Juliette Dodu (Saint-Denis de la Réunion, June 15, 1848 - October 28, 1909) was a legendary heroine of the Franco-Prussian War of 1870, and the first woman to be awarded the Legion of Honor. However, many doubts have been raised about her actions during the war, and her story remains controversial.

== Early life ==
Juliette Dodu was born in Réunion, the daughter of Alphonse Dodu, a navy surgeon originally from Indre, and Desaïffre de Pellegrin, a créole. Her father died of yellow fever when she was two. In 1864, at the age of sixteen, she left the island with her mother, who found work in France as director of the telegraph office of Pithiviers (Loiret).

== The Franco-Prussian War and the Famous Wiretap Story ==
It was in the course of the Franco-Prussian War of 1870 that she became famous. The Prussians occupied Pithiviers on September 20, 1870. The telegraph office was seized and the Dodu family was relegated to the second floor of the house. The young woman of twenty-two then had the idea to rig up a tap on the wire that passed by her room. Having kept a receiving apparatus, she was thus able to intercept the transmissions each time that the occupiers received or sent dispatches.

For 17 days, the young woman was able to deliver the dispatches to the French authorities without the slightest suspicion on the part of the Prussians, who were seduced by the charm of the young Frenchwoman. It was claimed that she saved the lives of 40,000 soldiers of General Aurelle de Paladines by means of one of her intercepted messages. However, the wiretap was discovered when a German soldier overheard a housekeeper accuse Juliette Dodu of tapping the telegraph wires. The Prussians prosecuted Juliette Dodu and tried her for espionage before a court-martial.
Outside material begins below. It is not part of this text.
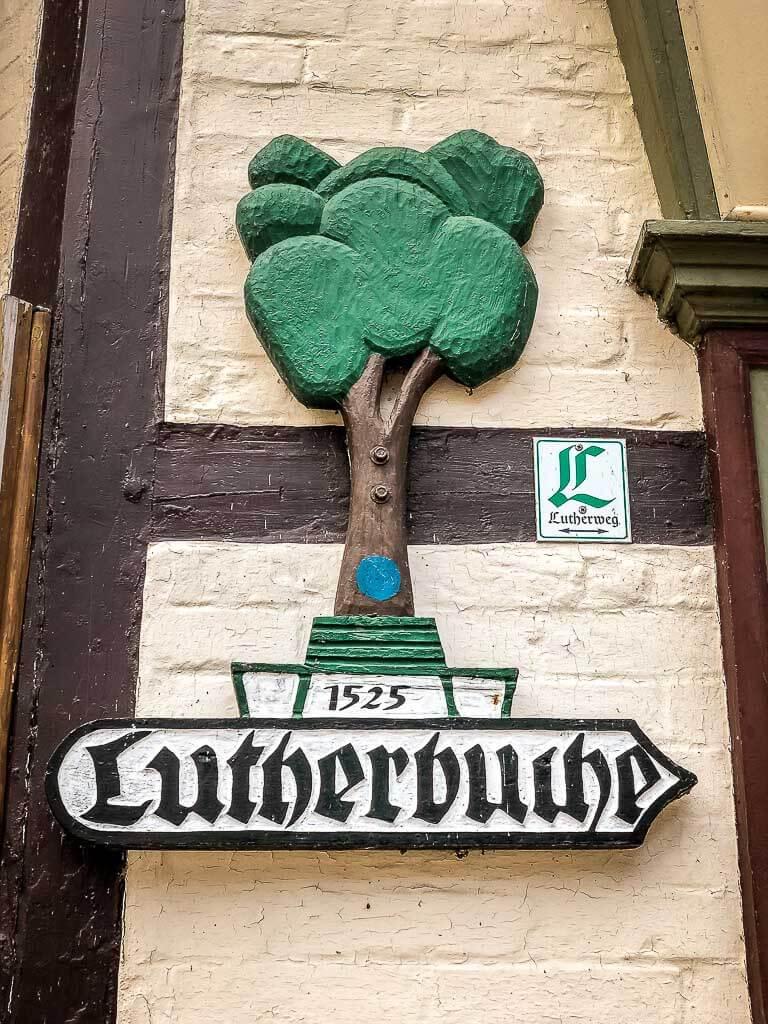 Wegweiser zur Lutherbuche auf dem Lutherweg im Südharz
She is reputed to have told her judges, Je suis Française et ma mère aussi, j’ai agi pour mon pays. Messieurs, faites de moi ce que vous voudrez ("I am French and so is my mother. I have acted for my country. Messieurs, do with me as you wish!"). She was condemned to death. But the armistice was signed before her execution and Juliette Dodu was pardoned by prince Frederick Charles of Prussia and set free.
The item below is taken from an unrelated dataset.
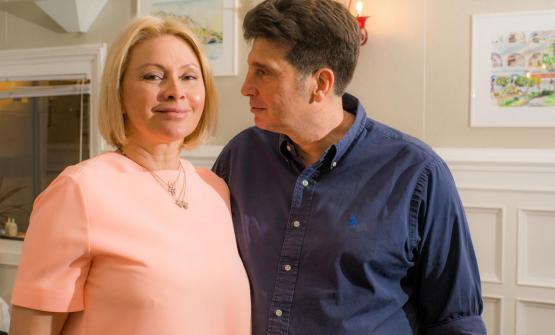 Stefano Chinappi con la moglie Elena, che lo aiuta a curarela sala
However, decree number 1942 of December 8, 1870 only accorded her an honorable mention, as well as the 20 other employees and agents of the telegraphic service, because the postal employees were utilized to aid the army in the use of the telegraph.

== Creating the Legend in the Press ==

In 1873, Juliette Dodu was responsible for the telegraph office of Enghien-les-Bains, where she made the acquaintance of Hippolyte de Villemessant, the patron of Le Figaro. On May 26, 1877, the first known version of the "legend of Dodu" appeared in that journal.
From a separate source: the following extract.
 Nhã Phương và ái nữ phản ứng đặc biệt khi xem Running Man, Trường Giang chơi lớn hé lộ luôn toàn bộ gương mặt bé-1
Now cast as a symbol of the French resistance, Juliette Dodu was the first woman to receive the Military Medal and the Cross of the Legion of Honor. Patrice de Mac-Mahon, Marshal of France and president of the Third Republic, signed the decree of July 30, 1878, where it is stipulated " for intercepting dispatches at the peril of her life in 1870, for being condemned to death by the enemy and saved by the cessation of hostilities."

== Later life ==

Around 1875, she began a relationship with the baron Félix Hippolyte Larrey, medical chief of the army and son of the celebrated Larrey, and inherited his fortune (including his small château at Bièvres, Essonne). In 1880, she became inspector of schools and asylums and took up residence in Switzerland.
Under the pseudonym of Lipp, she published a work in 1891 dedicated to George Sand, l'Eternel Roman.

She died in 1909 at the Clarens, Switzerland home of her brother-in-law, the painter Odilon Redon.

== The Controversy Surrounding the Legend ==

The Courrier du Loiret (Pithiviers newspaper) devoted a series of articles to Juliette Dodu in 1984 (one may find a copy at the Bièvres library). According to its author, "Élisabeth de Mac-Mahon, wife of Patrice de Mac-Mahon, Marshal of France and president of the Third Republic, was an earnest feminist. It is not unthinkable that the text of the nomination of Juliette Dodu for the order of the Legion of Honor had been through her intervention.".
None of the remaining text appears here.